Working data
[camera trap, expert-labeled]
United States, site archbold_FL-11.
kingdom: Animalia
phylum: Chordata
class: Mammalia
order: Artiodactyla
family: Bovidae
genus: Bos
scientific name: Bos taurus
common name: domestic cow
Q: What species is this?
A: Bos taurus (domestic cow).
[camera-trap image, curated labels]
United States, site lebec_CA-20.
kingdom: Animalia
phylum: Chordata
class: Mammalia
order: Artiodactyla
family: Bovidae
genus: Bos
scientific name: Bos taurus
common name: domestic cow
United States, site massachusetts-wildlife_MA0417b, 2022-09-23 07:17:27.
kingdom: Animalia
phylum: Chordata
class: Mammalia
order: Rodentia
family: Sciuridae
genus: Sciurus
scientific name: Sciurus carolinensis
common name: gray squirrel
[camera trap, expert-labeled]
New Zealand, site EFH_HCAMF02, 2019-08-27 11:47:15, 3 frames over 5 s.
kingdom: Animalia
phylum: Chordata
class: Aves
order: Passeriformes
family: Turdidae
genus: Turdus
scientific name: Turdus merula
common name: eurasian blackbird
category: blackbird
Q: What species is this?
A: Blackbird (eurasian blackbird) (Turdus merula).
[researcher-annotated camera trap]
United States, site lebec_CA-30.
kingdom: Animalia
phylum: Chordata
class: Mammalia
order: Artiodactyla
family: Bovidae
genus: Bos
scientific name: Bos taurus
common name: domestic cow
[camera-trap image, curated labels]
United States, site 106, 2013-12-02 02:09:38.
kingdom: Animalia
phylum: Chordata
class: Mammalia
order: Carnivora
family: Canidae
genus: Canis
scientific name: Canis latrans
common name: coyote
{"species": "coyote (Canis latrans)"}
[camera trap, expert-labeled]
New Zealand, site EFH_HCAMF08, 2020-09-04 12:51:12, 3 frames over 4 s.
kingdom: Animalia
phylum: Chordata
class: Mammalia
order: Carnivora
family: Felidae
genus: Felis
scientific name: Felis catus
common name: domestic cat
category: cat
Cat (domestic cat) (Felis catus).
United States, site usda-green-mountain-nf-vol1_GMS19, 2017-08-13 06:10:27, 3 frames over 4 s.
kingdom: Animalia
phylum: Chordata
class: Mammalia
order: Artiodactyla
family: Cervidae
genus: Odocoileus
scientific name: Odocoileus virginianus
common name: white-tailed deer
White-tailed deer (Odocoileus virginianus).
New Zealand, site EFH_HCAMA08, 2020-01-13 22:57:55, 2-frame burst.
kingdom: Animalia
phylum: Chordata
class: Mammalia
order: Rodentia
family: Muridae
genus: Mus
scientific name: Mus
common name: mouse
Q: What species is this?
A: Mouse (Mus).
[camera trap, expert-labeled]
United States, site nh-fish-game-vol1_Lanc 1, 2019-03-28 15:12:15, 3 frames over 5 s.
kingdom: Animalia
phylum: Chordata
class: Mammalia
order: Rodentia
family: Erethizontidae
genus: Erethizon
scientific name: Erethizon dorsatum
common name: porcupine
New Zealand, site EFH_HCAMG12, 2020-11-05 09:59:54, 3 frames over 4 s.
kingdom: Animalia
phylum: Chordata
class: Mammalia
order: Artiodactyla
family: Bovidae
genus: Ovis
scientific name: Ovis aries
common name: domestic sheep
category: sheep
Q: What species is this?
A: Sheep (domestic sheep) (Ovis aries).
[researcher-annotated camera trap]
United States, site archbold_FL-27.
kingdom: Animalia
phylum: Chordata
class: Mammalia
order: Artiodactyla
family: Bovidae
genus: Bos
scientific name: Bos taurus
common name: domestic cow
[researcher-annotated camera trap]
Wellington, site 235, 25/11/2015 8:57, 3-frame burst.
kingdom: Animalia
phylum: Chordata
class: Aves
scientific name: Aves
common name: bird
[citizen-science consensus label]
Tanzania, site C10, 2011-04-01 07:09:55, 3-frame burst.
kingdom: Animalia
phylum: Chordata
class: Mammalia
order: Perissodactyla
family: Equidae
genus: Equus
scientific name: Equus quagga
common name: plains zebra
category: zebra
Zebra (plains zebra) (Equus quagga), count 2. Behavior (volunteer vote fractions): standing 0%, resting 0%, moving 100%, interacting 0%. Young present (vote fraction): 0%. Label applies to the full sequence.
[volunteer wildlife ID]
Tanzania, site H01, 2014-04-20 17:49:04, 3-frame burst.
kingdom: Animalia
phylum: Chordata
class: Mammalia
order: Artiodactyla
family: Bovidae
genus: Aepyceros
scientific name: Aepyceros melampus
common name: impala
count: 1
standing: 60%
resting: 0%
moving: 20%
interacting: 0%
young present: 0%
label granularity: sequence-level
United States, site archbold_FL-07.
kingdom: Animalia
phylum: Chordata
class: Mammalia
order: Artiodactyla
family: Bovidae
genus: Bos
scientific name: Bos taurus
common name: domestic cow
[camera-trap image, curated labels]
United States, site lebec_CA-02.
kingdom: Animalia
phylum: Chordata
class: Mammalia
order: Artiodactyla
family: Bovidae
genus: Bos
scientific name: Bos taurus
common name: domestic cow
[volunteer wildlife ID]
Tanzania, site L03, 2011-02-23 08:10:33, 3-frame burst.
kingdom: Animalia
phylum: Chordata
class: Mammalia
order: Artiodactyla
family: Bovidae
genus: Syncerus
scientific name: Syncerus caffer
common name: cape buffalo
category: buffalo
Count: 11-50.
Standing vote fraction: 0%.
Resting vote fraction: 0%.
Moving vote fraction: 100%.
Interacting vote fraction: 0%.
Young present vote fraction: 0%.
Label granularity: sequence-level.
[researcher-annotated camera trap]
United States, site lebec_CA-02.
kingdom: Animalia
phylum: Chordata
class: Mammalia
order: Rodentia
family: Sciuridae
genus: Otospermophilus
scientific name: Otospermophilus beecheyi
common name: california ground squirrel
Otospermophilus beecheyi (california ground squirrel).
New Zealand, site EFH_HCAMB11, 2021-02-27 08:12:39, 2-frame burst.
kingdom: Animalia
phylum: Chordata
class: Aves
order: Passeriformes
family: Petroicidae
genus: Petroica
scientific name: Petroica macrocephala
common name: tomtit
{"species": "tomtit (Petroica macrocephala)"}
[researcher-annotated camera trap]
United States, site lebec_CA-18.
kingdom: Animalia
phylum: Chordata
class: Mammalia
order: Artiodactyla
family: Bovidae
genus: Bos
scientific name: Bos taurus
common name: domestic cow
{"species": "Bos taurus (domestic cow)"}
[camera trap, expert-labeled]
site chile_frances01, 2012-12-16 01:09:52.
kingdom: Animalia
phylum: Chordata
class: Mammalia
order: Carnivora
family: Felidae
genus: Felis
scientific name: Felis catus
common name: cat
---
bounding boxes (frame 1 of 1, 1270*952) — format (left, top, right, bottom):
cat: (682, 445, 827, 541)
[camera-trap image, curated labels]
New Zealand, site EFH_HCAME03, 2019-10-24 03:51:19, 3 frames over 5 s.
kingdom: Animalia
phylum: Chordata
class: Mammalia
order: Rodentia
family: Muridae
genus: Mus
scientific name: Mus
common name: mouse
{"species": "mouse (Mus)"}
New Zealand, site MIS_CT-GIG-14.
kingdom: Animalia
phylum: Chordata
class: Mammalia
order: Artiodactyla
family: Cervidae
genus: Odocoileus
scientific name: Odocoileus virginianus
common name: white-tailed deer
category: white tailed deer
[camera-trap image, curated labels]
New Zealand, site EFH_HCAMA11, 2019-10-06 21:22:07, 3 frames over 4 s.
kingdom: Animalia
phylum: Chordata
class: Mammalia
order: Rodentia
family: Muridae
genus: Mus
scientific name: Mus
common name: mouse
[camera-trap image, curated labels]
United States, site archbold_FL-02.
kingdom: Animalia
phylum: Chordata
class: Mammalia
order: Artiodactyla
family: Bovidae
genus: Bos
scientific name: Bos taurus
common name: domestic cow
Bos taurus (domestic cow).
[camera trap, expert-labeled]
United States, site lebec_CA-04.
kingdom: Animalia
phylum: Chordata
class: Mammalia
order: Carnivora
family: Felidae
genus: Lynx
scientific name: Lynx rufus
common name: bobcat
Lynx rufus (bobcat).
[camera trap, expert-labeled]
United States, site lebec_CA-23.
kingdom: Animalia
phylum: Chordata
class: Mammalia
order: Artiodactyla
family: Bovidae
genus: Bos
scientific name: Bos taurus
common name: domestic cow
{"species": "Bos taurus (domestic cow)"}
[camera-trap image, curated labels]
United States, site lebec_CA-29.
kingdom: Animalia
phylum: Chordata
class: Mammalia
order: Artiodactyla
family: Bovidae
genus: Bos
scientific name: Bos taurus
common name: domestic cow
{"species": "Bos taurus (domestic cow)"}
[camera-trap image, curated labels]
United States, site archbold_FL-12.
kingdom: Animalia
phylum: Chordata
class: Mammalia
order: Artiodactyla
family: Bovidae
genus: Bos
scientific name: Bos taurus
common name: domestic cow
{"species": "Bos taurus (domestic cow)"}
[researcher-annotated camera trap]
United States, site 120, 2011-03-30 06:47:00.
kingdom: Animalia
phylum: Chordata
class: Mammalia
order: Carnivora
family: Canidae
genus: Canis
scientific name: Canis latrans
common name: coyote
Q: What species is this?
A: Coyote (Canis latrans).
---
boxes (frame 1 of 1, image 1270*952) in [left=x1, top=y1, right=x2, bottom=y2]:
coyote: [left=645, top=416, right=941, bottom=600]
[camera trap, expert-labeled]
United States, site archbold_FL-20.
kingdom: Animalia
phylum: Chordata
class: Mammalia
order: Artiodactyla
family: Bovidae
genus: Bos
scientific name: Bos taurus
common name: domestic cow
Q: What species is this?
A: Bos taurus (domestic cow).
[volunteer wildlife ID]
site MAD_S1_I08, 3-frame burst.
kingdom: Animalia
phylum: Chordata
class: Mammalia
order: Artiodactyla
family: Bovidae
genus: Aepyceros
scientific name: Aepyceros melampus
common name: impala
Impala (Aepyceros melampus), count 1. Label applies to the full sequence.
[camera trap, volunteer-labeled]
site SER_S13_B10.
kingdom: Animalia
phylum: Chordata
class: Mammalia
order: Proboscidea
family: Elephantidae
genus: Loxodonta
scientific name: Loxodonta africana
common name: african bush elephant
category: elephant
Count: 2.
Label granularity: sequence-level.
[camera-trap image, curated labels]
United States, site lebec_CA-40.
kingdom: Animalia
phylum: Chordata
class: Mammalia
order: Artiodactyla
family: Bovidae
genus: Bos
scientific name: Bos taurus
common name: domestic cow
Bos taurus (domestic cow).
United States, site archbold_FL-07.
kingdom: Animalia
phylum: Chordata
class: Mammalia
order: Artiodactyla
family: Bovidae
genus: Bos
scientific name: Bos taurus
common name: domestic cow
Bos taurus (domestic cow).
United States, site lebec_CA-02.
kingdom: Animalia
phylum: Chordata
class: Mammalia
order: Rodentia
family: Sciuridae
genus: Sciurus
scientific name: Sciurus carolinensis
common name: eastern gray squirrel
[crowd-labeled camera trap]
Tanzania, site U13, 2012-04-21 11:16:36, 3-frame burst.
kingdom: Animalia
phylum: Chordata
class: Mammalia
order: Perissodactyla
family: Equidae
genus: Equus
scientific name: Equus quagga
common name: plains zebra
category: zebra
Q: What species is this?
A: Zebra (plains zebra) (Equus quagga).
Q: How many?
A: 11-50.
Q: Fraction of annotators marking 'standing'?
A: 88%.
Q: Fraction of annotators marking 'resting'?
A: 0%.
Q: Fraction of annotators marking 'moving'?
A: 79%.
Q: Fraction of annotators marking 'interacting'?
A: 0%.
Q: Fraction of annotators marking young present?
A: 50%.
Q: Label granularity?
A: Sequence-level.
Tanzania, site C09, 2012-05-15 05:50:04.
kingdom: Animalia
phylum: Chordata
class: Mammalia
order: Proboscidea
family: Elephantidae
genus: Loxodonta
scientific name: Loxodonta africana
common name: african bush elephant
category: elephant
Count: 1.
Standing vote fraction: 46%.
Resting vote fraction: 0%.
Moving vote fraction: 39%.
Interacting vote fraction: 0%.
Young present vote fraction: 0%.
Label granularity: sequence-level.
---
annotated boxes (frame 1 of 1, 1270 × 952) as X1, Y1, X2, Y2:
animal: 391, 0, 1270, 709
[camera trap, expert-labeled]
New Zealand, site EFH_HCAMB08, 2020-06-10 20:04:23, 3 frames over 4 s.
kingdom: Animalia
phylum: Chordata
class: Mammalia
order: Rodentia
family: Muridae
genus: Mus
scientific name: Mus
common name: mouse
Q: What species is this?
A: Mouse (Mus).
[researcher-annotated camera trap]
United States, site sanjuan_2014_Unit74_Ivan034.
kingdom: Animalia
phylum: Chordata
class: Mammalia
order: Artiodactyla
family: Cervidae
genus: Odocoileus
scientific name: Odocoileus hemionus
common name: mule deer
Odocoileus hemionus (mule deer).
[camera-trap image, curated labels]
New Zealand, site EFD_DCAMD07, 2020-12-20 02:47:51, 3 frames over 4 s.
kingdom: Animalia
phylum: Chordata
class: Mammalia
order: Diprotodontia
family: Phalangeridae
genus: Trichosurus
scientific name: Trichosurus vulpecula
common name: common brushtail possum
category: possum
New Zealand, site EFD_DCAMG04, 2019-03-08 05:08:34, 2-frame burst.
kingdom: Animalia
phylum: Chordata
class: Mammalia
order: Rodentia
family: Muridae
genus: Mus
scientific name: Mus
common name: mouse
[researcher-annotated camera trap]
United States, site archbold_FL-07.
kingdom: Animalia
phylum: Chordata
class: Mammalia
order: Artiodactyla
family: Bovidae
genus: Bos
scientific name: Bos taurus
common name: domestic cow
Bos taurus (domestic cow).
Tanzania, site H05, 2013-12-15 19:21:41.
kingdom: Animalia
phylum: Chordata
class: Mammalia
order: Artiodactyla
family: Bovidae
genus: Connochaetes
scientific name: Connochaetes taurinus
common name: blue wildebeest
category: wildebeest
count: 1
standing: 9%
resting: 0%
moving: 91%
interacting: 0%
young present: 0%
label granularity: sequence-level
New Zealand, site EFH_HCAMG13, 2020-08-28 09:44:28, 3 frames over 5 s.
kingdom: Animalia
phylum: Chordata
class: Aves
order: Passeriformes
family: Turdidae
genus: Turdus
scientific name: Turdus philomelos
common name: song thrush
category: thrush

Problem requirements
What is needed is each line from the records with the word "Zealand" in it.

Answer section
New Zealand, site EFH_HCAMF02, 2019-08-27 11:47:15, 3 frames over 5 s.
New Zealand, site EFH_HCAMF08, 2020-09-04 12:51:12, 3 frames over 4 s.
New Zealand, site EFH_HCAMA08, 2020-01-13 22:57:55, 2-frame burst.
New Zealand, site EFH_HCAMG12, 2020-11-05 09:59:54, 3 frames over 4 s.
New Zealand, site EFH_HCAMB11, 2021-02-27 08:12:39, 2-frame burst.
New Zealand, site EFH_HCAME03, 2019-10-24 03:51:19, 3 frames over 5 s.
New Zealand, site MIS_CT-GIG-14.
New Zealand, site EFH_HCAMA11, 2019-10-06 21:22:07, 3 frames over 4 s.
New Zealand, site EFH_HCAMB08, 2020-06-10 20:04:23, 3 frames over 4 s.
New Zealand, site EFD_DCAMD07, 2020-12-20 02:47:51, 3 frames over 4 s.
New Zealand, site EFD_DCAMG04, 2019-03-08 05:08:34, 2-frame burst.
New Zealand, site EFH_HCAMG13, 2020-08-28 09:44:28, 3 frames over 5 s.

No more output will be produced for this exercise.